Your views: on ramping, overflowing EDs and more

Today, readers comment on SA’s worst ever month for ramping, diverting mental health patients from emergency departments, government and gas, and the NDIS.

Dec 08, 2023, updated Dec 08, 2023
Photo: Tony Lewis/InDaily

Photo: Tony Lewis/InDaily

Commenting on the story: ‘Word salad’: Demand for real action to tackle Adelaide hospital crisis

We all know that ED waiting times and ramping numbers are intolerable, but the situations seems to get worse regardless of how many beds, doctors and nurses are thrown at the crisis.

Surely it makes more sense to stop people needing emergency services first, and there are solutions before the Minister to do just that.

We know that mental health crisis is one of the major drivers of demand on emergency services and hospital beds, yet appropriate psychosocial supports to assist people to remain well in their communities are proven to reduce that demand and to do it at a fraction of the cost of emergency/hospital services – but they are grossly under-resourced.

And this is despite a recent SA Report showing that 19,000 South Australians with mental health concerns are without any support at all. It’s no wonder our emergency services are overwhelmed. – Paul Creedon

Commenting on the story: SA hits new ambulance ramping record

It’s laughable (in a tragic sense) the state Labor government’s management of health.

It was the Labor government who closed the Repat. It was the Labor government who built the overpriced, undersized new RAH. – Patrick Wells

Commenting on the story: Rann compares gas industry to big tobacco 

In delivering the Don Dunstan Oration for the Institute of Public Administration Australia (IPAA) and the Don Dunstan Foundation in Adelaide on 6 December, former Labor Premier Mike Rann has issued a “stark warning about climate change, attacking the gas industry and in clear contrast to the rhetoric of the current Labor Government,” according to InDaily.

For those of us with even a vestige of corporate and political memory, Rann appears to have undergone an epiphany of monumental proportions regarding South Australian fossil fuel energy production, and his own government’s role in it.
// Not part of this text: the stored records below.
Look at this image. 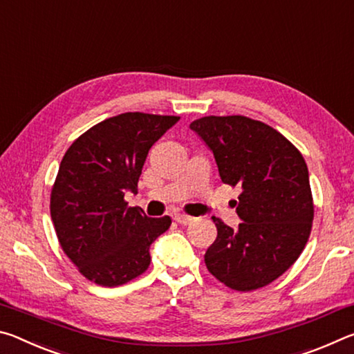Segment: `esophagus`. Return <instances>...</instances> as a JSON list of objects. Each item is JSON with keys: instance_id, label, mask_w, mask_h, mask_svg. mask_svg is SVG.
<instances>
[{"instance_id": "obj_1", "label": "esophagus", "mask_w": 354, "mask_h": 354, "mask_svg": "<svg viewBox=\"0 0 354 354\" xmlns=\"http://www.w3.org/2000/svg\"><path fill=\"white\" fill-rule=\"evenodd\" d=\"M194 220H195L194 217H189V215H184V214H176L175 215V221L179 225H189Z\"/></svg>"}]
</instances>
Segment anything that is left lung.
Masks as SVG:
<instances>
[{"label": "left lung", "instance_id": "8db88e82", "mask_svg": "<svg viewBox=\"0 0 354 354\" xmlns=\"http://www.w3.org/2000/svg\"><path fill=\"white\" fill-rule=\"evenodd\" d=\"M190 129L211 148L221 181L242 190L237 230L212 217L217 239L205 254L207 270L230 289H261L292 267L308 243L314 201L306 162L283 134L253 118L209 115Z\"/></svg>", "mask_w": 354, "mask_h": 354}]
</instances>
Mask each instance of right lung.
<instances>
[{
  "mask_svg": "<svg viewBox=\"0 0 354 354\" xmlns=\"http://www.w3.org/2000/svg\"><path fill=\"white\" fill-rule=\"evenodd\" d=\"M179 120L124 112L106 118L71 143L51 189L50 212L64 253L84 278L104 287L127 284L147 270L149 245L171 218L128 207L149 148Z\"/></svg>",
  "mask_w": 354,
  "mask_h": 354,
  "instance_id": "obj_1",
  "label": "right lung"
}]
</instances>
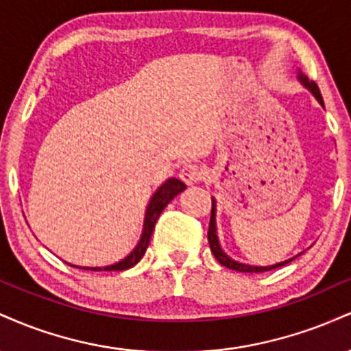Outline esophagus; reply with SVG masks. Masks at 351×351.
<instances>
[{
    "label": "esophagus",
    "instance_id": "esophagus-1",
    "mask_svg": "<svg viewBox=\"0 0 351 351\" xmlns=\"http://www.w3.org/2000/svg\"><path fill=\"white\" fill-rule=\"evenodd\" d=\"M203 176H204L203 168L196 163L183 165V168L180 170V178L183 180L186 184L198 183V181L203 180Z\"/></svg>",
    "mask_w": 351,
    "mask_h": 351
}]
</instances>
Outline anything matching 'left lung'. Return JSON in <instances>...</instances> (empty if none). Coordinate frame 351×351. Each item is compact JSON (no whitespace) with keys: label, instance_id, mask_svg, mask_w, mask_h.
<instances>
[{"label":"left lung","instance_id":"obj_1","mask_svg":"<svg viewBox=\"0 0 351 351\" xmlns=\"http://www.w3.org/2000/svg\"><path fill=\"white\" fill-rule=\"evenodd\" d=\"M300 79L302 82L307 86L310 90H312V94L315 95L318 102L324 106V99H322V94H320V88H318V86L315 82H308L307 79L304 77V75L300 74ZM215 199H213V208H211V221H209V229H208V241H209V247H211V252L213 256L216 257V261L219 263L221 265H224V267L228 269H232V271H237V272H267V271H272V269H277V267H282V265L292 263L295 257H292V259L289 261H284V263H279L276 265H271V267H254V265H245V264H239L236 263V261L229 259V257L224 254L223 251H221L219 247V243H217V236H216V219H215Z\"/></svg>","mask_w":351,"mask_h":351}]
</instances>
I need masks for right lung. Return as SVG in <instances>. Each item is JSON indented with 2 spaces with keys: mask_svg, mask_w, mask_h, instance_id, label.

Rann served as the Labor Premier of South Australia from 2002 until he resigned his premiership on 21 October 2011, having been “tapped” in late August 2011 by the right faction powerbroker Peter Malinauskas. Rann vowed he would not resign and insisted he would be leading the party at the next state election. History records him being replaced as Premier by the then Education Minister Jay Weatherill, from the Party’s left faction.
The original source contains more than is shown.